IQ, psychometrics, education

  • Effects of a statewide pre-kindergarten program on children’s achievement and behavior through sixth grade by Durkin et al. This is a new follow-up study of the Tennessee Pre-K program RCT. It found negative treatment effects that were small in magnitude and mostly statistically significant, generally, it seems, even after multiple testing adjustment (which was not done). This was the case for most cognitive and non-cognitive outcomes. The results will not please universal pre-K advocates. However, they are also not easy to explain if, like yours truly, you do not believe that preschool programs have any long-term effects one way or another; I would have expected null effects by sixth grade. The control condition in the RCT was mostly home-based care, not some other center-based care, at least in the subsample for which those data were available.
  • Many black-white disparities in important life outcomes are mostly or entirely eliminated after controlling for youth standardized test scores by jay520. This is an excellent survey of studies showing that IQ is the main, if not the sole, factor behind many socioeconomic and behavioral disparities between blacks and whites. Many people are skeptical of the idea that IQ would have such a strong effect (whether causal or just statistical) on race differences because the within-race effect of IQ on most outcomes is much smaller, say R2 = 10–30%. However, if race differences in the other determinants of outcomes are small or non-existent, then IQ will necessarily explain the lion’s share of race differences. Say the effect of IQ on some outcome y is given by y = α + β×IQ + e where α is an intercept, β is the effect of IQ, and e is a residual that is independent of IQ and captures all other influences on y. When black-white differences in the residual e approach zero, the proportion of race differences in y that is explained by IQ approaches 100%, no matter how small or large β is.

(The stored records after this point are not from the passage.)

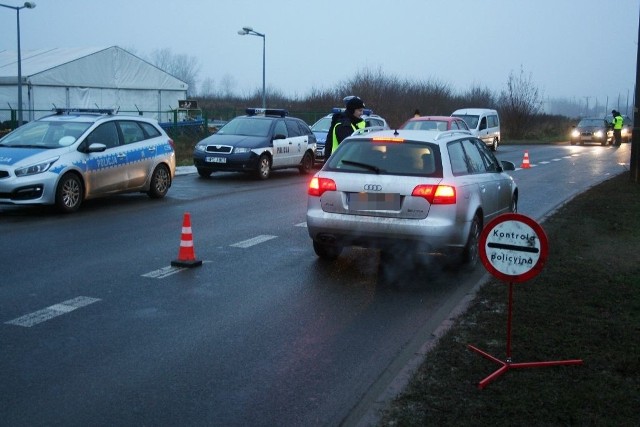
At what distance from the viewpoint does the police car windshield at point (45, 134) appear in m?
13.2

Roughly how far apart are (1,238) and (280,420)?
712 cm

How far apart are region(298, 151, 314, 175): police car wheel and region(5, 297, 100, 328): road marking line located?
15.3m

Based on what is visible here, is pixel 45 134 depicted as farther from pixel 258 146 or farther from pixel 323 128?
pixel 323 128

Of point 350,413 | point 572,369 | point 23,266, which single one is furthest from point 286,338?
point 23,266

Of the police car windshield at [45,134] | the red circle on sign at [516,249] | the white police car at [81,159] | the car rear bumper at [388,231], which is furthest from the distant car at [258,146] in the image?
the red circle on sign at [516,249]

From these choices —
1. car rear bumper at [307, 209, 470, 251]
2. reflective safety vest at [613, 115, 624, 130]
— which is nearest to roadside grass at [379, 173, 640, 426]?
car rear bumper at [307, 209, 470, 251]

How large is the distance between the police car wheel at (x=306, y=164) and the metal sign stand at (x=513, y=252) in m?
16.9

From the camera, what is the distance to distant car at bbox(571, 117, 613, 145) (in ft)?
150

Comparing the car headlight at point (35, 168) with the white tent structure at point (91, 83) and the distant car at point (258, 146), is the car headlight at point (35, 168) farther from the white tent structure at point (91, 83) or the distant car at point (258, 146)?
Result: the white tent structure at point (91, 83)

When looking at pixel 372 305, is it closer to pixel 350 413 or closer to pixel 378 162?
pixel 378 162

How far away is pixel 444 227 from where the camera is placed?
26.9ft

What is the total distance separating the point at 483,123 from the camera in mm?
34438

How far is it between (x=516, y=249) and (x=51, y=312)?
396cm

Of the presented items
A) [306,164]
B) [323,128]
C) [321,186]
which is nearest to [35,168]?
[321,186]
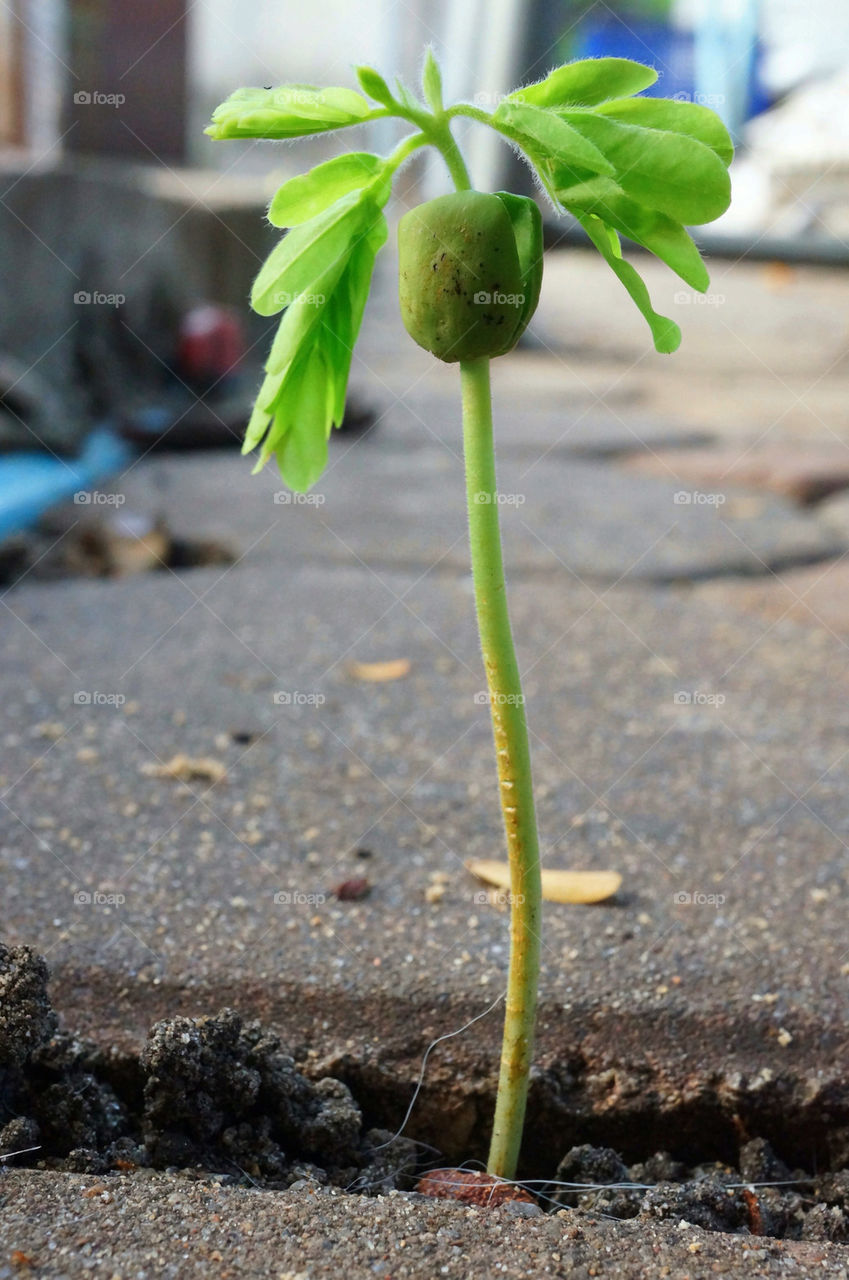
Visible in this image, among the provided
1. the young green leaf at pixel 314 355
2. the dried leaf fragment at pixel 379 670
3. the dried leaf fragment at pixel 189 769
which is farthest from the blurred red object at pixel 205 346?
the young green leaf at pixel 314 355

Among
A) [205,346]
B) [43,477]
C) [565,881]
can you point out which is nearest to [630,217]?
[565,881]

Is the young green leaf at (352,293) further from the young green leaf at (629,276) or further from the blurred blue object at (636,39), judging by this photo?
the blurred blue object at (636,39)

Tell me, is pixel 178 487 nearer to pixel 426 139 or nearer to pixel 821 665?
pixel 821 665

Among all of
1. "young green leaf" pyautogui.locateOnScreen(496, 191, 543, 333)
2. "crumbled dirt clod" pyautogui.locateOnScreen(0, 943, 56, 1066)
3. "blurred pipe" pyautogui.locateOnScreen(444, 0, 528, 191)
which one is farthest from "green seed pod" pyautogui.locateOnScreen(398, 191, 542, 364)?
"blurred pipe" pyautogui.locateOnScreen(444, 0, 528, 191)

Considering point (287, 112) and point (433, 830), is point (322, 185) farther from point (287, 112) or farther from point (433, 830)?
point (433, 830)

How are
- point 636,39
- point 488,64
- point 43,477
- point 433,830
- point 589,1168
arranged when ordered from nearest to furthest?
point 589,1168 < point 433,830 < point 43,477 < point 488,64 < point 636,39

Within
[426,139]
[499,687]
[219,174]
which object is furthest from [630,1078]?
[219,174]

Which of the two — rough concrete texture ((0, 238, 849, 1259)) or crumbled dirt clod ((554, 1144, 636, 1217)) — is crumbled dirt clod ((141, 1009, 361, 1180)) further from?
crumbled dirt clod ((554, 1144, 636, 1217))
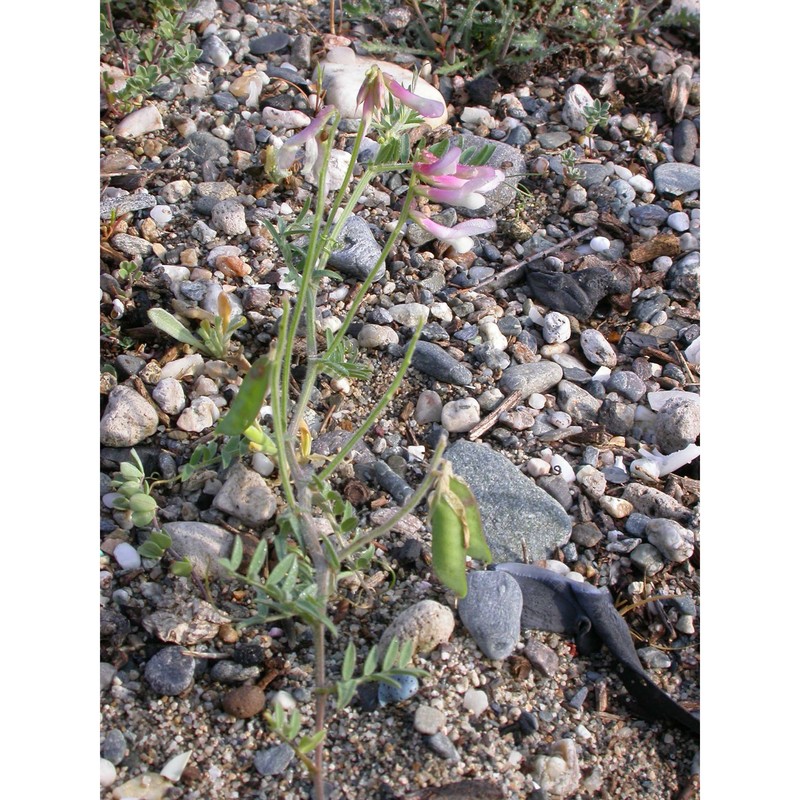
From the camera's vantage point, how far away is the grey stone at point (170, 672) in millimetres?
1560

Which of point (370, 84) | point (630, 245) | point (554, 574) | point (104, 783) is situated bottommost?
point (104, 783)

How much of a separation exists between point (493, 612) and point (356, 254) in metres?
0.99

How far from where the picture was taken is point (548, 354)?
226 cm

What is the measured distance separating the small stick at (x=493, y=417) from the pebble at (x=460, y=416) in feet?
0.05

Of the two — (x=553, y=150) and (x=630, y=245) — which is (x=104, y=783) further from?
(x=553, y=150)

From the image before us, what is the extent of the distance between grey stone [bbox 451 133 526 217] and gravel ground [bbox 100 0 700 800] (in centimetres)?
A: 2

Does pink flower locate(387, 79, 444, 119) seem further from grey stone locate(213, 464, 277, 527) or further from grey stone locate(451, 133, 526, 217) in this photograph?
grey stone locate(451, 133, 526, 217)

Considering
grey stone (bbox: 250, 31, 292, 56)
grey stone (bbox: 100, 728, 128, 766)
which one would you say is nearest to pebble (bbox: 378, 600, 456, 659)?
grey stone (bbox: 100, 728, 128, 766)

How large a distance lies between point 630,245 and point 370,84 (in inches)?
48.2

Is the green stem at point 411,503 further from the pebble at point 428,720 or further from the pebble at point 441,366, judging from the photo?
the pebble at point 441,366

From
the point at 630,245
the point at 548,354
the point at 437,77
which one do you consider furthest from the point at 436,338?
the point at 437,77

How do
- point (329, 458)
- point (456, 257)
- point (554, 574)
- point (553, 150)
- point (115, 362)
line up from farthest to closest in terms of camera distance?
point (553, 150)
point (456, 257)
point (115, 362)
point (329, 458)
point (554, 574)

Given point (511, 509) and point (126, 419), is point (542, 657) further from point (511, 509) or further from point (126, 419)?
point (126, 419)

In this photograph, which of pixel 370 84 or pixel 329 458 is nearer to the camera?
pixel 370 84
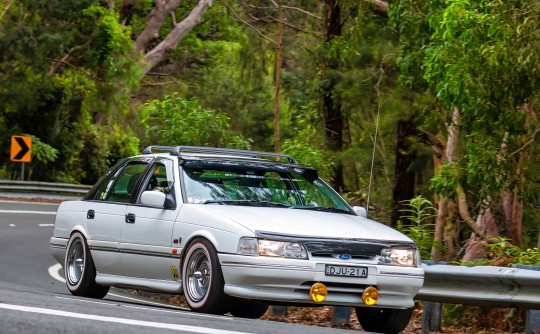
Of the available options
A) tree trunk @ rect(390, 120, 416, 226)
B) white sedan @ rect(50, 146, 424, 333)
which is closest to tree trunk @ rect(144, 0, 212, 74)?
tree trunk @ rect(390, 120, 416, 226)

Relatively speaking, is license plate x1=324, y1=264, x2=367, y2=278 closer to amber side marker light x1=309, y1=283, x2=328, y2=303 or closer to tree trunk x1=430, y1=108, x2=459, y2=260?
amber side marker light x1=309, y1=283, x2=328, y2=303

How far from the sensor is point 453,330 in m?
11.3

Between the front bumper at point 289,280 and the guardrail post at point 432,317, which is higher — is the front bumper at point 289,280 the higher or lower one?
the higher one

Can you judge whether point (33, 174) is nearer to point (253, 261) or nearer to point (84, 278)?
point (84, 278)

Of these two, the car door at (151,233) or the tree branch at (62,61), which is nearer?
the car door at (151,233)

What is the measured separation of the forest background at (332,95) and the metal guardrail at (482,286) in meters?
1.17

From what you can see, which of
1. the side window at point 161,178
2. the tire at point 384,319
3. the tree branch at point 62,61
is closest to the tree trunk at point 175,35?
the tree branch at point 62,61

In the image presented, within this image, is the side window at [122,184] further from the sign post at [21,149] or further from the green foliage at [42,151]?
the green foliage at [42,151]

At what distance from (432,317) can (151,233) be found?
267cm

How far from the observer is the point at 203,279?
9.48 metres

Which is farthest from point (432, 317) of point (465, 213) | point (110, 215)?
point (465, 213)

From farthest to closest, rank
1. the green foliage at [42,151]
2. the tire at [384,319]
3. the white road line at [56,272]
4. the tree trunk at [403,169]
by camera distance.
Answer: the green foliage at [42,151], the tree trunk at [403,169], the white road line at [56,272], the tire at [384,319]

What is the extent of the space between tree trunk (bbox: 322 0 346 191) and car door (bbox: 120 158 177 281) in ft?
40.0

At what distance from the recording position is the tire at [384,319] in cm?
977
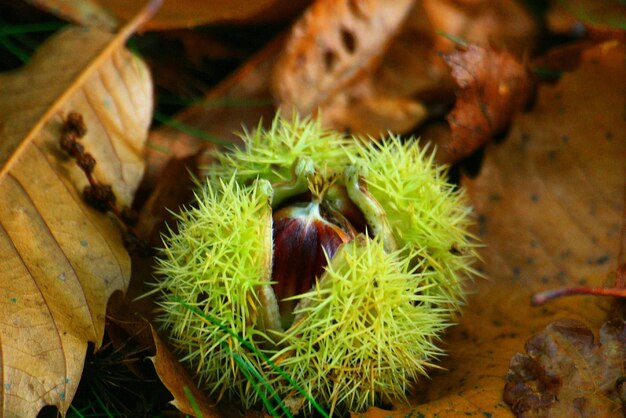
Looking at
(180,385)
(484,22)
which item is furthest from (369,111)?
(180,385)

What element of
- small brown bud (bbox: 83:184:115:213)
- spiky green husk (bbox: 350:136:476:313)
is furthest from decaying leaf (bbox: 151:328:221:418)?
spiky green husk (bbox: 350:136:476:313)

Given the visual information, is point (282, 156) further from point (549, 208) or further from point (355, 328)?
point (549, 208)

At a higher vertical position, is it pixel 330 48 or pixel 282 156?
pixel 282 156

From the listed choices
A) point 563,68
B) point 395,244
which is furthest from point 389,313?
point 563,68

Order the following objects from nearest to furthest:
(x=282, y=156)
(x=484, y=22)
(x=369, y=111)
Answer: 1. (x=282, y=156)
2. (x=369, y=111)
3. (x=484, y=22)

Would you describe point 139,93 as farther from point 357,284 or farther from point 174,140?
point 357,284

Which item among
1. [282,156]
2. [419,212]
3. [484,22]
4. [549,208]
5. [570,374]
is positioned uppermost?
[282,156]
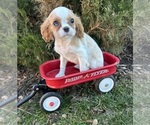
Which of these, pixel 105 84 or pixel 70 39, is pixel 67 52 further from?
pixel 105 84

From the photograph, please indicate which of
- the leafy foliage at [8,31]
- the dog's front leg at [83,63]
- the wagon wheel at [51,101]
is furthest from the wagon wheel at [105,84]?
the leafy foliage at [8,31]

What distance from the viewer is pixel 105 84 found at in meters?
1.71

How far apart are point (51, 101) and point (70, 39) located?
33 cm

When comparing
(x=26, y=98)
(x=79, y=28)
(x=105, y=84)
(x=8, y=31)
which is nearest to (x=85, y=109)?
(x=105, y=84)

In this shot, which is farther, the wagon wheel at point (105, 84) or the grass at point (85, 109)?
the wagon wheel at point (105, 84)

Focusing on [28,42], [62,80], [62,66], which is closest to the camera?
[62,80]

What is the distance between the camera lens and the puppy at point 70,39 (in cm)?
142

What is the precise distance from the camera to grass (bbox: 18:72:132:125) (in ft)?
5.12

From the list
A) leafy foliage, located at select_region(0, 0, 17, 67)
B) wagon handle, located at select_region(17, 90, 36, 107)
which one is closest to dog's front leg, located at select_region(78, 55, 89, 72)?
wagon handle, located at select_region(17, 90, 36, 107)

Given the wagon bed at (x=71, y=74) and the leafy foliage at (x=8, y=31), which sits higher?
the leafy foliage at (x=8, y=31)

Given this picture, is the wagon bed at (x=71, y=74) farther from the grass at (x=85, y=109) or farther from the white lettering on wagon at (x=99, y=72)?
the grass at (x=85, y=109)

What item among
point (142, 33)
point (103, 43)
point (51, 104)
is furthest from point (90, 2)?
point (51, 104)

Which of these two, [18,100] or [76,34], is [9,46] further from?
[76,34]

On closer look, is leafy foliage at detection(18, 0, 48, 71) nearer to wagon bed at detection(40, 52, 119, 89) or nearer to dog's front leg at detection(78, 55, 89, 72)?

  • The impact of a poverty reduction intervention on infant brain activity by Troller-Renfree et al. This RCT found that giving $333 to poor mothers each month did not lead to significant changes in the brain activity of their infants, as measured by EEG wave patterns that have (dubiously) been linked to better cognition. This would be an entirely forgettable study if it were not for the fact that it was published in PNAS, spinned as a positive finding by the authors, and given effusive, largely uncritical coverage in the prestige media. Andrew Gelman and Scott Alexander, among others, have shown in detail that this is indeed a null study. It is notable that the research project has received about nine million dollars in funding from the NIH alone, plus untold amounts from a veritable who’s who of the big money foundations–Bezos, Gates, Chan Zuckerberg, Ford, etc. The authors certainly have a motive to oversell their findings.
  • Black Lives Matter’s Bloody Toll on Black People by Steve Sailer. This post contains another one of Sailer’s striking graphics which is based on newly released CDC data:

    The “Floyd effect” is like an ongoing black 9/11. With this carnage in mind, the casual way people still show allegiance to BLM in, say, their social media profiles seems grotesque. Now that the data are coming in, it will be interesting to see how this is framed in the research literature. The Floyd effect appears well-suited for study with causal inference methods from econometrics, but few laurels await people who reach straightforward conclusions about it.


  1. Thomas

    I don’t get it. What’s the proposed causal mechanism linking black homicides and traffic deaths to Floyd?

    • Dalliard

      At least the large spike in the summer of 2020 was surely, on the one hand, due to fewer stops, searches, arrests etc. by the police, and, on the other hand, due to criminals feeling emboldened under these circumstances. Devi & Fryer (2020) compared (pre-Floyd) investigations of police departments that either were or were not preceded by a “viral” incident of police violence. They find that the former but not the latter led to increases in crime and propose that reduced policing is the mechanism.

      I was specifically commenting on homicides, but traffic deaths probably share at least some of the causes, e.g., fewer traffic stops.